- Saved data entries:
★ ★ ★ ★ ★

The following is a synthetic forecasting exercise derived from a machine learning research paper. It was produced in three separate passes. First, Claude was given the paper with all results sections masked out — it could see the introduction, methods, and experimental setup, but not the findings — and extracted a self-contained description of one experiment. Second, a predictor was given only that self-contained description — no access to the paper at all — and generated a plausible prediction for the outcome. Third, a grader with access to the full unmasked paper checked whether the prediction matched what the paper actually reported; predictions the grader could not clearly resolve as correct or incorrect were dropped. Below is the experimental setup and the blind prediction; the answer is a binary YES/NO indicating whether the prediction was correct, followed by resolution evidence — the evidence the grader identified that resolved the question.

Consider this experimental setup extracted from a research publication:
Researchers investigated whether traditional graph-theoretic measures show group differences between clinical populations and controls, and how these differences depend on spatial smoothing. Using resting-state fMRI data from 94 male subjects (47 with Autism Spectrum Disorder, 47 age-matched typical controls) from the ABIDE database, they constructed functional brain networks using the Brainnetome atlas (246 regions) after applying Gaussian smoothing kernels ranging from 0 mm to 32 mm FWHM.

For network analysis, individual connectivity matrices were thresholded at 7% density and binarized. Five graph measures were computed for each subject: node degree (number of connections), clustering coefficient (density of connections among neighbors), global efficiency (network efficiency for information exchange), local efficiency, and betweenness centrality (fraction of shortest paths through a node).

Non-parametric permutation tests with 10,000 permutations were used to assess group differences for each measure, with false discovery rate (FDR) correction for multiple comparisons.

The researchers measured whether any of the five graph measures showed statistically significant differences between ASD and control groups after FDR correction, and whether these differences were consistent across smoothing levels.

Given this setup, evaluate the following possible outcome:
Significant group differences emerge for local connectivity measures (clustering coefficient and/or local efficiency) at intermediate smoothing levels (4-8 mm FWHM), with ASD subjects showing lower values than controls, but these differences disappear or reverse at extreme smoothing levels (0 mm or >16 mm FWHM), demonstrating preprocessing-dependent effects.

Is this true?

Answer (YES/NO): NO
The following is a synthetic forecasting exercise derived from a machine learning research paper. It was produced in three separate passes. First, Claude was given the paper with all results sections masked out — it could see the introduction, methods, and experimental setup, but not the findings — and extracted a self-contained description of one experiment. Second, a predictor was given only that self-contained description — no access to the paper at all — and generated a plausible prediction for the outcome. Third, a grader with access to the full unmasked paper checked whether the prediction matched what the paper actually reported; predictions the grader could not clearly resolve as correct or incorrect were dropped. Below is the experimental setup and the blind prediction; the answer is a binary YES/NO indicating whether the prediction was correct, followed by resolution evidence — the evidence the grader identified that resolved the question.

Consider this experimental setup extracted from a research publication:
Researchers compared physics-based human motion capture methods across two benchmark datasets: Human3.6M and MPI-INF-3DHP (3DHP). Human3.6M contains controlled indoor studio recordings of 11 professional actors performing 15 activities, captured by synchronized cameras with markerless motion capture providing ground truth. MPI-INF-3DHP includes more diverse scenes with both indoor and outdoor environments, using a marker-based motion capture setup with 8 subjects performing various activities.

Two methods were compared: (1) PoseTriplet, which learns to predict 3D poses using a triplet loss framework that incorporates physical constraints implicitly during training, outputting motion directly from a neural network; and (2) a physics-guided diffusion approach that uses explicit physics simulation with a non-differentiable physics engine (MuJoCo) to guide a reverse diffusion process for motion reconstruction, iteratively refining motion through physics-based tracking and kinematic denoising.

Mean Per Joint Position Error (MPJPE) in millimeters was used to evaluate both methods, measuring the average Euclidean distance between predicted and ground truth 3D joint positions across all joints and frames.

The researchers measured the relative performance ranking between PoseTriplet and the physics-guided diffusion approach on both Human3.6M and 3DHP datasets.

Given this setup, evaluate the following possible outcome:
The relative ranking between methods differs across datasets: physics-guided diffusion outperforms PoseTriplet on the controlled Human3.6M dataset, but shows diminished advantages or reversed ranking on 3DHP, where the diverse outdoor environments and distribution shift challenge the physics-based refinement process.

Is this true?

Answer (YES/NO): YES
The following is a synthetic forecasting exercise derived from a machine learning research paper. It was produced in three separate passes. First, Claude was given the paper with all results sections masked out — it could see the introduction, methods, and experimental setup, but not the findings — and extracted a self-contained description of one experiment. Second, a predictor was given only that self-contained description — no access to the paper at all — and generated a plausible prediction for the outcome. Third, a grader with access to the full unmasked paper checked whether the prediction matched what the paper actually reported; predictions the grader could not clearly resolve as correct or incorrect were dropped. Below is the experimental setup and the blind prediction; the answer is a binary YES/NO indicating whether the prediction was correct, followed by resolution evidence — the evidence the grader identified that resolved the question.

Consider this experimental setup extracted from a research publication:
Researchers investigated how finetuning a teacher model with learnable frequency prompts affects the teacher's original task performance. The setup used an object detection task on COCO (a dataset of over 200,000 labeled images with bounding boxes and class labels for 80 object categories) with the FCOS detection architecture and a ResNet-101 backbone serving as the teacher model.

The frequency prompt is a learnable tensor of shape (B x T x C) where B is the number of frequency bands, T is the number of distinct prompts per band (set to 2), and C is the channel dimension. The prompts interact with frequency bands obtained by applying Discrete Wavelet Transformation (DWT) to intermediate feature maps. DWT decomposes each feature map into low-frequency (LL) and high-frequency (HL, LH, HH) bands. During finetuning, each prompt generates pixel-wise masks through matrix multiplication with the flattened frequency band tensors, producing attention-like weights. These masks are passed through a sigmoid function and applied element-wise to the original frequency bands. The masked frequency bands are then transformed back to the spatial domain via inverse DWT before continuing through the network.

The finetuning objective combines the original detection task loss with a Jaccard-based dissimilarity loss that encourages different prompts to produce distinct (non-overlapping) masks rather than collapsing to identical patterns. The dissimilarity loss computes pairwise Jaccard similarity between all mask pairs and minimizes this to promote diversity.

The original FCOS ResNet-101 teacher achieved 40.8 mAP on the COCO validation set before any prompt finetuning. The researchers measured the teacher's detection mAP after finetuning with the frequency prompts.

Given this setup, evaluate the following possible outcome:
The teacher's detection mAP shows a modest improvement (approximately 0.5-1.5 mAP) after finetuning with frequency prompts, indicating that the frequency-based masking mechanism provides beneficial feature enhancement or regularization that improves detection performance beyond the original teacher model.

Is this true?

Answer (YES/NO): NO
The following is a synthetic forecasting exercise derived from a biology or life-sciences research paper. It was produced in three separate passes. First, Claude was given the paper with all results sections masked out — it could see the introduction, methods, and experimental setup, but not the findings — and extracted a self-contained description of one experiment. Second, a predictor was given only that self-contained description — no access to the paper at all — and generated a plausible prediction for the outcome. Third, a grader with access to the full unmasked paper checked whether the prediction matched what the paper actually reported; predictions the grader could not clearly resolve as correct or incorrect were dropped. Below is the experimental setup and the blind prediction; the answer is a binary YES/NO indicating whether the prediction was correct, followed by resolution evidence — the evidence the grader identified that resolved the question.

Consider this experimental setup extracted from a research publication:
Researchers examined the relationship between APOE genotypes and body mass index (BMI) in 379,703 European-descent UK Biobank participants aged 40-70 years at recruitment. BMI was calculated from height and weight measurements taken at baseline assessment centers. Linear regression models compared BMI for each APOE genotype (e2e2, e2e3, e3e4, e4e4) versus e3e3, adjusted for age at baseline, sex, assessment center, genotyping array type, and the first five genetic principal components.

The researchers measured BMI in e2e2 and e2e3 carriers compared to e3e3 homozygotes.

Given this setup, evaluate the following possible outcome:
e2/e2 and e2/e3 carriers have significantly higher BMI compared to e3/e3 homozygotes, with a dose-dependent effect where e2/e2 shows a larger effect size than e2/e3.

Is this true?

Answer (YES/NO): NO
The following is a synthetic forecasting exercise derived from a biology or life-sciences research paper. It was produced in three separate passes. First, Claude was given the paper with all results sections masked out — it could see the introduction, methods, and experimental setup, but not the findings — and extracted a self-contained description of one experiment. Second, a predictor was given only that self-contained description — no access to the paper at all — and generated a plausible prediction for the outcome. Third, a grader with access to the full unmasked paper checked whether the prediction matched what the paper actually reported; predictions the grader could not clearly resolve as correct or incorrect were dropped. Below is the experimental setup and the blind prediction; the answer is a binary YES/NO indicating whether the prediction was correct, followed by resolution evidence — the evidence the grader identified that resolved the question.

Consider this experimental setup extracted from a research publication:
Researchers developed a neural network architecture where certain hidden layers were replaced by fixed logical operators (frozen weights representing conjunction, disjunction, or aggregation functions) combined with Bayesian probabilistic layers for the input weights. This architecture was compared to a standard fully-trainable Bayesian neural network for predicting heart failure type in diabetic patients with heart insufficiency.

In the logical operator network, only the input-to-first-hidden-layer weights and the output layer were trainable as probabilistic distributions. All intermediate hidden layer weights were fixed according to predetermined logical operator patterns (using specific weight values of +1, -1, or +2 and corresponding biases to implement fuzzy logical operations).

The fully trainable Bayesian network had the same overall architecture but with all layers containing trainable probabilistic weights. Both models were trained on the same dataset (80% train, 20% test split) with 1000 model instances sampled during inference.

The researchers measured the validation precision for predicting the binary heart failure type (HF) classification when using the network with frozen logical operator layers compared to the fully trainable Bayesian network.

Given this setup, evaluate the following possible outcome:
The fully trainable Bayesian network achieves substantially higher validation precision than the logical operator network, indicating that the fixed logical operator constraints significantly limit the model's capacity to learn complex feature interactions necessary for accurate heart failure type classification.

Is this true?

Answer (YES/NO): NO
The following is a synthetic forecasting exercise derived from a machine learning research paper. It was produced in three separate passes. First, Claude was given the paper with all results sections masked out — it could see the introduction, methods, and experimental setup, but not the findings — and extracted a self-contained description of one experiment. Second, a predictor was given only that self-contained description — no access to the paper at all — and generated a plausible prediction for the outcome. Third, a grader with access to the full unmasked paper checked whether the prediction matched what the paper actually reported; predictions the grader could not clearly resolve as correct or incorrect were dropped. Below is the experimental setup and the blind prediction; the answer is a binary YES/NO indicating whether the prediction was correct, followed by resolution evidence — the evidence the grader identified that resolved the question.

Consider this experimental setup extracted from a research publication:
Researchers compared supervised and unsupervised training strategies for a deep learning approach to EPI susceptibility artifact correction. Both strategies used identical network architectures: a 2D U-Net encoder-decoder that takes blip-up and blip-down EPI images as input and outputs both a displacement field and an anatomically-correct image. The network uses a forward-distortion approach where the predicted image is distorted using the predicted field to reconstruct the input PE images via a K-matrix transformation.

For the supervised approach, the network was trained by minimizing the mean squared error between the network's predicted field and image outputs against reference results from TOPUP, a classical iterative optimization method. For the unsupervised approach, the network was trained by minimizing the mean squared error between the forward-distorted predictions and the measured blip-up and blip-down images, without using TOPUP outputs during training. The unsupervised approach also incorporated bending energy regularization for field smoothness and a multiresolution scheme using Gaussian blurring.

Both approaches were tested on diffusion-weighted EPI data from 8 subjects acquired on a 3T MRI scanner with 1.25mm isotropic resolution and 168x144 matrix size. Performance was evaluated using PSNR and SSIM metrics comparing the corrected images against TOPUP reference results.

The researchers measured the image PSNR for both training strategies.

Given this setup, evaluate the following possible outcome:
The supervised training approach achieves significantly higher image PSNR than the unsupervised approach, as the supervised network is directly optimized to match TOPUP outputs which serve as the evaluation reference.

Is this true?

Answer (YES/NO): NO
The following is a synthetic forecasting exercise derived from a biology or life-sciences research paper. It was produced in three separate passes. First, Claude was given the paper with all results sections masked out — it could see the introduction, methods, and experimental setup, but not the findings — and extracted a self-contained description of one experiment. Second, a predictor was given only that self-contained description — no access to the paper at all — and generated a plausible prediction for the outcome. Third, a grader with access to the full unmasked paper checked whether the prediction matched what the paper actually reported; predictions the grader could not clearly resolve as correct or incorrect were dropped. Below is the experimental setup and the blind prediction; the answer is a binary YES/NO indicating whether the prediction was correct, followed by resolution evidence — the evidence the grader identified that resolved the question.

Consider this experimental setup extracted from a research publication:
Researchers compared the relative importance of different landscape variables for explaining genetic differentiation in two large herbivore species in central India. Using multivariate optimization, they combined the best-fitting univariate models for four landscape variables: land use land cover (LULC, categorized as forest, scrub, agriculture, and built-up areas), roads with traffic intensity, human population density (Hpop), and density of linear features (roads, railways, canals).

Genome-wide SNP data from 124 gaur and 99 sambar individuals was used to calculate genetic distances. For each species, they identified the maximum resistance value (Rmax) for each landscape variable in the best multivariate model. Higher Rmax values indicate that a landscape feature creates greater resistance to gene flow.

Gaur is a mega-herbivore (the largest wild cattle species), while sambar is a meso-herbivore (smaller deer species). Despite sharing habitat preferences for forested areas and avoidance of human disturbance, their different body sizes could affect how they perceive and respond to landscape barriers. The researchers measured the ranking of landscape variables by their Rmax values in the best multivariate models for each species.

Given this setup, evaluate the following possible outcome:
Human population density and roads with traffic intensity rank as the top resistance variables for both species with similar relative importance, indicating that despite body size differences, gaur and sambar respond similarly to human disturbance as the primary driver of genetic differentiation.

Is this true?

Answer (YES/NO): NO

★ ★ ★ ★ ★

- Directions: Search the data above for the word "homozygotes" and show every line that has it.

- Task answer:
The researchers measured BMI in e2e2 and e2e3 carriers compared to e3e3 homozygotes.
e2/e2 and e2/e3 carriers have significantly higher BMI compared to e3/e3 homozygotes, with a dose-dependent effect where e2/e2 shows a larger effect size than e2/e3.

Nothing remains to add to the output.